A jeden rezonans miałem w rurze, a drugi pod talerzem. Też nieprzyjemny, bo talerz tuż nad japą. Można nieco (ruch ograniczony podpórką od głowę) patrzyć w bok. Jeden trwał 30 minut drugi niemal godzinę. Wiesz jak sobie radziłem? Wziąłem drewniany różaniec. Tylko sznureczek i drewniane paciorki. Nie przeszkadza w badaniu. Zamknąłem oczy i skupiłem się na modlitwie. Po godzinnym pobycie w rurze zostałem zaskoczony tym, że ktoś do mnie coś mówi. I tym, że zrobiło się jaśniej. Nie mogłem uwierzyć, że tak błyskawicznie. Ale zegar pokazywał, że minęła godzina. Różaniec jest doskonałym sposobem na wiele niedogodności. A odmawiać można i dwa razy.
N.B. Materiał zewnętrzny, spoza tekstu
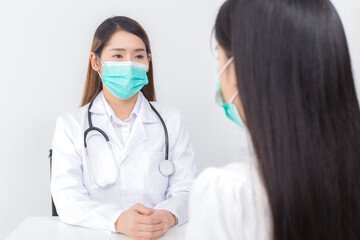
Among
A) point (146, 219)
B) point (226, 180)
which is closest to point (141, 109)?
point (146, 219)

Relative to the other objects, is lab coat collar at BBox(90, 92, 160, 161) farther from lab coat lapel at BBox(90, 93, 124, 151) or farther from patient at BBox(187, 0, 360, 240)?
patient at BBox(187, 0, 360, 240)

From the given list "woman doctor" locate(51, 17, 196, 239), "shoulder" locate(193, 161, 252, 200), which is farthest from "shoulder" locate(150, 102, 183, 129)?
"shoulder" locate(193, 161, 252, 200)

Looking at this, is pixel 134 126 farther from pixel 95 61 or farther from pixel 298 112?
pixel 298 112

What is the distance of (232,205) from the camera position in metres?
0.64

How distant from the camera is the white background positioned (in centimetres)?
201

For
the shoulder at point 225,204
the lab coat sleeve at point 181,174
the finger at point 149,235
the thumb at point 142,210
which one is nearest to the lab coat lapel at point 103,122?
the lab coat sleeve at point 181,174

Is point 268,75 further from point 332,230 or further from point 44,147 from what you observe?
point 44,147

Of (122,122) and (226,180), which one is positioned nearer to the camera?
(226,180)

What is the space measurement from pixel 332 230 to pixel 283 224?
0.09m

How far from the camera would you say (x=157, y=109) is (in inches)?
66.3

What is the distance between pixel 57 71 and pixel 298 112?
65.2 inches

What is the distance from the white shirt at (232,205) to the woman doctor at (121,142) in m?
0.70

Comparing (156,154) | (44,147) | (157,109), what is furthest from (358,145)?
(44,147)

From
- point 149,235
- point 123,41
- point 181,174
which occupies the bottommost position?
point 149,235
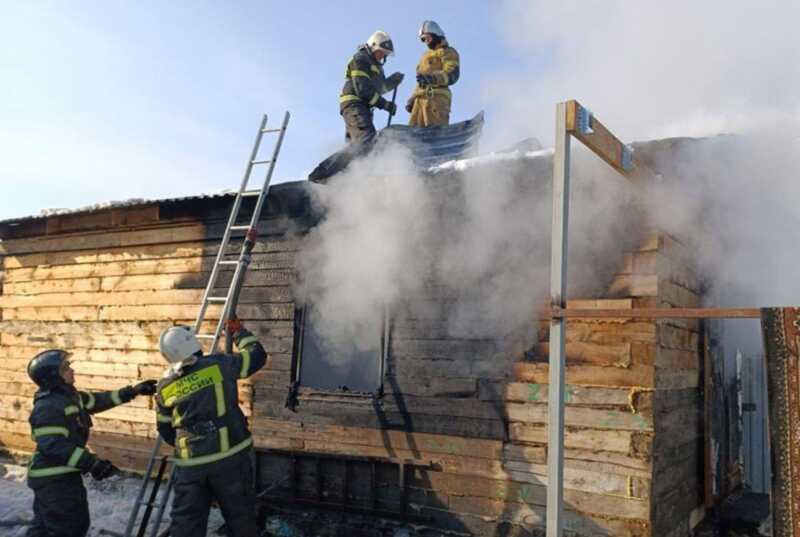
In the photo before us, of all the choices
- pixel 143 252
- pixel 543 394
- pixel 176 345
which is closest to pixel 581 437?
pixel 543 394

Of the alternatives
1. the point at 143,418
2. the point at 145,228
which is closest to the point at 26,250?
the point at 145,228

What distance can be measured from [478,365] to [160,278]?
4.26m

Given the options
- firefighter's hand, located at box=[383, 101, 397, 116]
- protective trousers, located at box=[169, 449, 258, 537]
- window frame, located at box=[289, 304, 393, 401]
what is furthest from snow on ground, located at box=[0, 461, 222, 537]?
firefighter's hand, located at box=[383, 101, 397, 116]

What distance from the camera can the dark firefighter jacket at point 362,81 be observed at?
23.6 ft

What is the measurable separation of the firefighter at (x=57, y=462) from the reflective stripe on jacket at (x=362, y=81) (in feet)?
13.2

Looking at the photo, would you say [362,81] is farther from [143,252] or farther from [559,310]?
[559,310]

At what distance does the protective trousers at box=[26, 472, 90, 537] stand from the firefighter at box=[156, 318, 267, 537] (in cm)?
94

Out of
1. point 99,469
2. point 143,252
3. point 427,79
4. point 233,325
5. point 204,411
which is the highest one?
point 427,79

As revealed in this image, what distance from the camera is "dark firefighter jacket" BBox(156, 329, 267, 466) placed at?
4.78 metres

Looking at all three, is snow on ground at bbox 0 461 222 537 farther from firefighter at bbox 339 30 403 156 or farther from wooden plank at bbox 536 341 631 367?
firefighter at bbox 339 30 403 156

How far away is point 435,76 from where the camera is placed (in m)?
7.82

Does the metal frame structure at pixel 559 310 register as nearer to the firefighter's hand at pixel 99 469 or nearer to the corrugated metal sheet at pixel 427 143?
the corrugated metal sheet at pixel 427 143

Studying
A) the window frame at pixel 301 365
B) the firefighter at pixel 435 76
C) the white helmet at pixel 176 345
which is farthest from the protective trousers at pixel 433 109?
the white helmet at pixel 176 345

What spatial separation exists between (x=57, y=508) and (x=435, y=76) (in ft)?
19.5
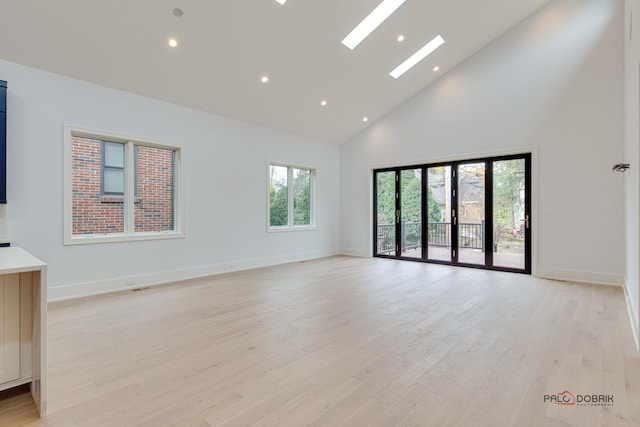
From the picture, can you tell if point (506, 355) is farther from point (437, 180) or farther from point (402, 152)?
point (402, 152)

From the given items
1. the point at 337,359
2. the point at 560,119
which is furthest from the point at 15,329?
the point at 560,119

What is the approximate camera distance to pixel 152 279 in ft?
15.5

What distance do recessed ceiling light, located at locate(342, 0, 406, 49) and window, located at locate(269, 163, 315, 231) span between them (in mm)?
2851

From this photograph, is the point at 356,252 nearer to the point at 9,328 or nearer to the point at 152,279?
the point at 152,279

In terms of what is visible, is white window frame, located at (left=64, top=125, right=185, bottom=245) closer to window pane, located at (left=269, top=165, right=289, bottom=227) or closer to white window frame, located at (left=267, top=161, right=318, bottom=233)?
white window frame, located at (left=267, top=161, right=318, bottom=233)

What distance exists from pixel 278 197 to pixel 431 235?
344 centimetres

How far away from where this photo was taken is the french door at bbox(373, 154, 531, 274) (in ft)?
18.4

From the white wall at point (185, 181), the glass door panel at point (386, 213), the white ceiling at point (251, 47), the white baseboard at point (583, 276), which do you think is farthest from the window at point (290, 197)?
the white baseboard at point (583, 276)

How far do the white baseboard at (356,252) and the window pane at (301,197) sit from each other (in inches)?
50.3

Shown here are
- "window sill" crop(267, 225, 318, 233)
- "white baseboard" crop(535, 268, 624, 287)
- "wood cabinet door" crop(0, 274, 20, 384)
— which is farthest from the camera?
"window sill" crop(267, 225, 318, 233)

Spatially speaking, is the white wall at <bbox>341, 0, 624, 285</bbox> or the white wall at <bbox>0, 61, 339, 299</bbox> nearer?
the white wall at <bbox>0, 61, 339, 299</bbox>

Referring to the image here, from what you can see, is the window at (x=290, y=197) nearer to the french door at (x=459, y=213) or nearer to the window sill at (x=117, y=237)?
the french door at (x=459, y=213)

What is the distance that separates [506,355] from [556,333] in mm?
849

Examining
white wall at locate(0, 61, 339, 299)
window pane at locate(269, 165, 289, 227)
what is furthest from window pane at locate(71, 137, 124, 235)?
window pane at locate(269, 165, 289, 227)
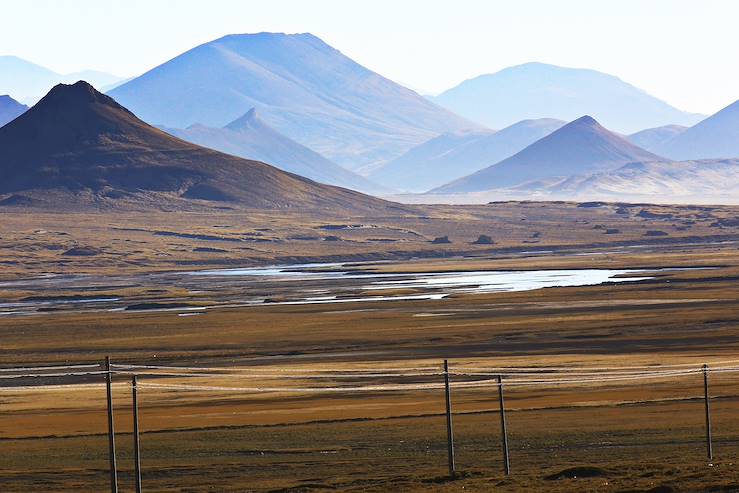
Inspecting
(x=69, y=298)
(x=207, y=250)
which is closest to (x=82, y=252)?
(x=207, y=250)

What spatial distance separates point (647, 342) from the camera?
63688mm

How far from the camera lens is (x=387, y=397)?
4938 cm

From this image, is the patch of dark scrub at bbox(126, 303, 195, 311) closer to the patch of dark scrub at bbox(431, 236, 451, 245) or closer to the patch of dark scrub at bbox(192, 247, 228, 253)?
the patch of dark scrub at bbox(192, 247, 228, 253)

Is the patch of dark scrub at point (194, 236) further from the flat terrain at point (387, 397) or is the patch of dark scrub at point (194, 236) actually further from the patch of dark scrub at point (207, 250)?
the flat terrain at point (387, 397)

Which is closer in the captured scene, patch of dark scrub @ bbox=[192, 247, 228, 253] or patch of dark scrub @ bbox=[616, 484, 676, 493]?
patch of dark scrub @ bbox=[616, 484, 676, 493]

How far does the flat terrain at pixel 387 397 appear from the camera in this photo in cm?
3634

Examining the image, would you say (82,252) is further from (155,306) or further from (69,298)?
(155,306)

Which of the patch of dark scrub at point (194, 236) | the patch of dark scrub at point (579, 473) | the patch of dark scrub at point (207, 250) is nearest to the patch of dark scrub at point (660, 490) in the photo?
the patch of dark scrub at point (579, 473)

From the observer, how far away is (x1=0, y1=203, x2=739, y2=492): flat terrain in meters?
36.3

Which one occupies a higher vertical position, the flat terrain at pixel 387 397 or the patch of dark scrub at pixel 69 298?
the patch of dark scrub at pixel 69 298

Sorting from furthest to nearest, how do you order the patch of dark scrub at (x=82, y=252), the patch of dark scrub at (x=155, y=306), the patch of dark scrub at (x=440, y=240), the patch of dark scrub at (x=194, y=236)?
the patch of dark scrub at (x=440, y=240)
the patch of dark scrub at (x=194, y=236)
the patch of dark scrub at (x=82, y=252)
the patch of dark scrub at (x=155, y=306)

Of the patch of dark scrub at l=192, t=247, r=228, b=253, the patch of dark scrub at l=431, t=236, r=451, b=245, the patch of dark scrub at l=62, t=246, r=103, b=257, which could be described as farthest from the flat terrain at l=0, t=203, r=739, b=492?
the patch of dark scrub at l=431, t=236, r=451, b=245

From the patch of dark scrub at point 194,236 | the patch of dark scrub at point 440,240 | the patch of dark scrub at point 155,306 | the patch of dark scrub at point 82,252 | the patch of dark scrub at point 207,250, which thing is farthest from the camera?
the patch of dark scrub at point 440,240

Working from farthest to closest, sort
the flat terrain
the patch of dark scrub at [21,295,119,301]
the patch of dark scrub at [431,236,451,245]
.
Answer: the patch of dark scrub at [431,236,451,245] → the patch of dark scrub at [21,295,119,301] → the flat terrain
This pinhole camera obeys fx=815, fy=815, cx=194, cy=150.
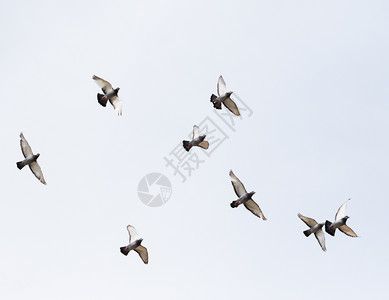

Przeplatając koronką, jeśli okaże się, że badanie znacznie dłuższe być musi.
Ty nie zdajesz sobie sprawy jak finanse są ważne w leczeniu.Nie zdajesz sobie sprawy jaką ja mam silną depresję lękową i klaustrofobię.Jezeli nie finanse to ja już w tym tygodniu mogłabym miec zrobiony rezonans.....ale mam iść kraść?Jestem pracownikiem służby zdrowia, obecnie na L4,mogłabym Ci podać tysiące przykładów, ile pacjentów nie może dostać się do lekarza specjalisty na NFZ z powodow długich terminów i musi iść prywatnie,wiesz ile osób mi mówiło że nie stać ich na leczenie.I nie myśl że jeżeli pracuje tu gdzie pisałam to mam ulgę.I gdyby nie finanse to może była bym zdrowsza,ale nie będę pisała co muszę jeszcze zrobić bo w głowie by Ci się to nie zmieściło.Diabetolog chciał zapisać mi nowe zastrzyki na cukrzyce,odmówiłam,jak myślisz dlaczego?Czyżbym nie chciała bym zdrowsza? Odpowiedz na to pytanie sobie sam.Przepraszam jeżeli coś Cię uraziło,nie miałam zamiaru tego robić a napisać Ci tylko moje zdanie.
Jezu podaj mi rękę
Re: Mój krzyk
Obiecałam napisać po spotkaniu z księdzem.Z jednym rozmawiałam przez tel i nic z tego nie wyszło.Do drugiego pojechałam na rozmowe i może będę mogła zacząć terapię od grudnia.Od dzisiaj zaczęłam z wnukiem odmawiać nowennę do św.Charbela.Mialam dziś zrezygnować z rekolekcji, które w jakiś sposób miały mi pomóc ale przespałam godzinę 15 i jutro muszę zadzwonić.Kiedy poczuje się lepiej,kiedy?